Since winter is fastly approaching ill make my new thread this year and update it as the season goes on.

Ill start with this Cute little ford i bought today to add to the fleet.


----------



## scott3430

Nice addition to your fleet GP! What year is it?


----------



## THEGOLDPRO

thanks, its a 99, rust free as well.


----------



## durafish

Nice truck and even better plow!


----------



## THEGOLDPRO

Yea i do like the plow.


----------



## durafish

check for cracks on the plow?


----------



## Banksy

Nice score, dude. Great truck/plow combo.


----------



## grandview

Better then the blue Dodge.


----------



## THEGOLDPRO

Nothing was better then the blue dodge.


----------



## THEGOLDPRO

durafish;1648628 said:


> check for cracks on the plow?


plows mint, it wasn't commercially plowed, The guy who had it owns a few rental homes and he used it to plow the driveways, and pick crap up from home depot.

★ ★ ★ ★ ★ ★ ★

What is required
Copy out the whole forum thread about the newly bought Ford truck and plow, word for word.

Given entries
★ ★ ★ ★ ★ ★ ★

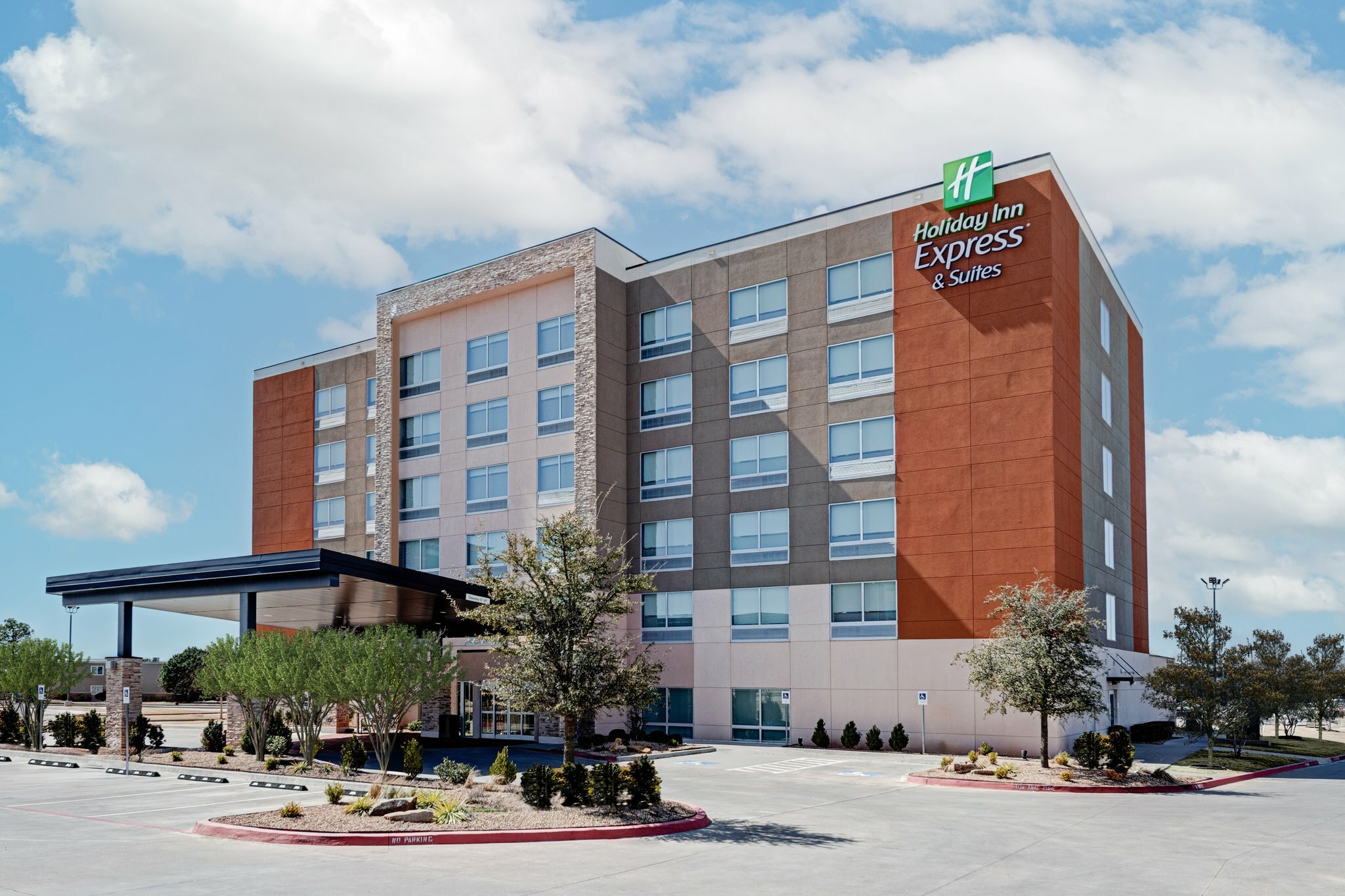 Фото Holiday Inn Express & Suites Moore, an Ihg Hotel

★ ★ ★ ★ ★ ★ ★

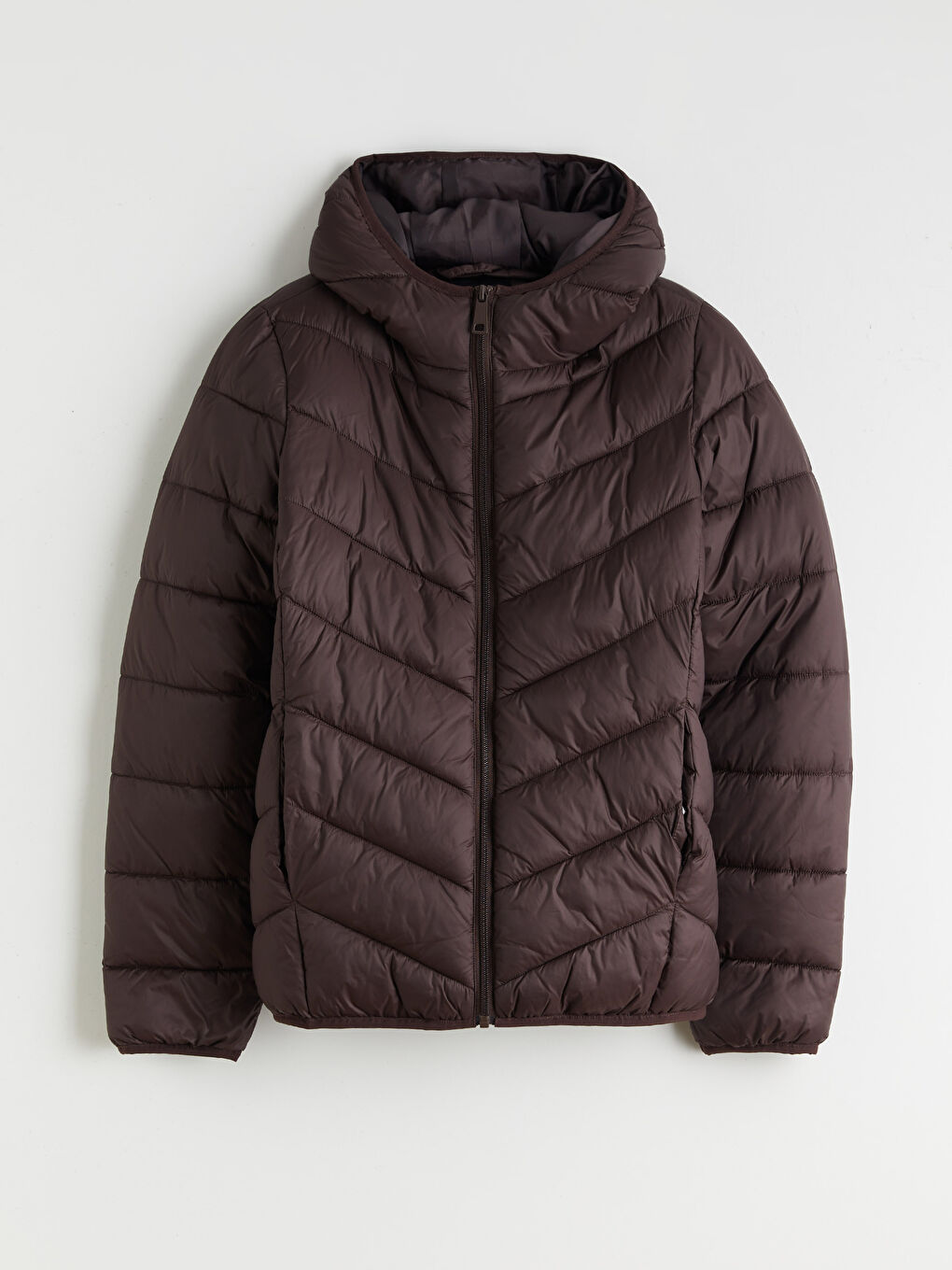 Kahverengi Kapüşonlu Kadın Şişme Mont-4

★ ★ ★ ★ ★ ★ ★

Reply
Since winter is fastly approaching ill make my new thread this year and update it as the season goes on.

Ill start with this Cute little ford i bought today to add to the fleet.


----------



## scott3430

Nice addition to your fleet GP! What year is it?


----------



## THEGOLDPRO

thanks, its a 99, rust free as well.


----------



## durafish

Nice truck and even better plow!


----------



## THEGOLDPRO

Yea i do like the plow.


----------



## durafish

check for cracks on the plow?


----------



## Banksy

Nice score, dude. Great truck/plow combo.


----------



## grandview

Better then the blue Dodge.


----------



## THEGOLDPRO

Nothing was better then the blue dodge.


----------



## THEGOLDPRO

durafish;1648628 said:


> check for cracks on the plow?


plows mint, it wasn't commercially plowed, The guy who had it owns a few rental homes and he used it to plow the driveways, and pick crap up from home depot.